Passage for review:
■ ■ ■

# TiVo Stream STILL Incompatible with H.264 Content



## gamo62 (Oct 12, 2002)

TiVo Stream still will not work on systems with H.264. One would have hoped that they would get this issue resolved, but apparently not. And no mention of that limitation on their web site.


----------



## jrtroo (Feb 4, 2008)

yep.


----------



## maury (Jan 8, 2012)

Not sure how you're doing it, but when I save TiVo files as h.264, they still have the tivo wrapper (.tivo extensions). So, using Stream doesn't play those?

In another thread, I'm asking some questions about using TiVo Desktop with Drobo NAS. I'm wondering if I save my files to the NAS, will my TiVo be able to find them and play them, just like on my PC?


----------



## jwbelcher (Nov 13, 2007)

maury said:


> Not sure how you're doing it, but when I save TiVo files as h.264, they still have the tivo wrapper (.tivo extensions). So, using Stream doesn't play those?
> 
> In another thread, I'm asking some questions about using TiVo Desktop with Drobo NAS. I'm wondering if I save my files to the NAS, will my TiVo be able to find them and play them, just like on my PC?


MPEG4 is already being used by the Cable operators - so recordings on the TiVo are h.264 encoded. FiOS has used it for a while and my own cableco just started this month with the addition of Starz HD.


----------



## gamo62 (Oct 12, 2002)

You can neither view nor download H.264 content. Anything MPEG2 works great. I have no idea when (or if) they plan on fixing this. It's really annoying being able to only use it with local networks.


----------



## moyekj (Jan 24, 2006)

gamo62, I would suggest you look for an alternative solution (such as Slingbox) if it's something you really want, rather than waiting on TiVo for a solution which may not come any time soon, if ever.


----------



## gamo62 (Oct 12, 2002)

I'm not in a hurry. It may not come until new Stream hardware is released. I'm not sure a software update would work. Or else , why not already?


----------



## moyekj (Jan 24, 2006)

gamo62 said:


> Or else , why not already?


 Android support probably is much higher priority than this and hasn't happened yet either, so I don't think Stream updates get much attention at all at TiVo.


----------



## aaronwt (Jan 31, 2002)

I still can't believe that the TiVo stream was launched 19 months ago. Back in September 2012. And there still isn't any Android support. At the time I was hoping there would have been android support before the end of the NFL season. But that was just a pipe dream. I'm glad i picked up the SlingBox 350 when it was launched in October 2012 instead of waiting for Android Stream support. it just seems crazy how long it has taken.


----------



## gamo62 (Oct 12, 2002)

■ ■ ■

Supplied information:
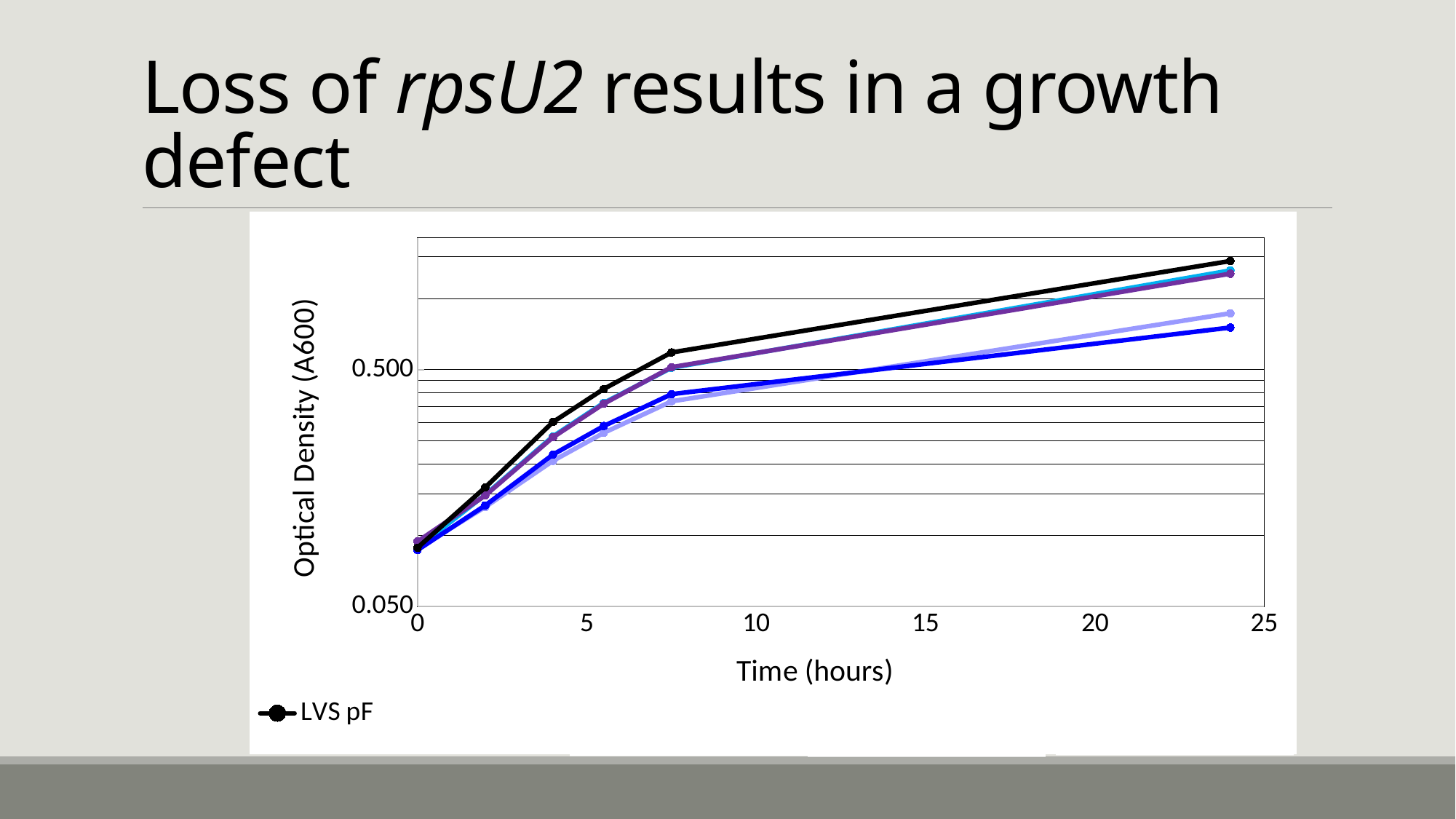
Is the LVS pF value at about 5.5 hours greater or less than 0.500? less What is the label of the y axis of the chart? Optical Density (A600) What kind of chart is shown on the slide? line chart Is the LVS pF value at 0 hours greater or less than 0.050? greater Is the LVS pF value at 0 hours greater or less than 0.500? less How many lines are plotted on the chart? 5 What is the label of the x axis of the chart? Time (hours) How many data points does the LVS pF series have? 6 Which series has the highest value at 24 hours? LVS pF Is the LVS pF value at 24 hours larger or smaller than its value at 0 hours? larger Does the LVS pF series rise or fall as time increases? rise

■ ■ ■

Parts of the exercise:
**a)** In the TiVo Stream thread, what did aaronwt buy in October 2012 instead of waiting for Android Stream support?
**b)** Transcribe the part of the TiVo Stream thread that opens with the words containing "MPEG4 is already" and closes with "of Starz HD.".
The lines are separate material, unrelated to the TiVo Stream thread.

Your responses:
**a)** The SlingBox 350.

**b)**
MPEG4 is already being used by the Cable operators - so recordings on the TiVo are h.264 encoded. FiOS has used it for a while and my own cableco just started this month with the addition of Starz HD.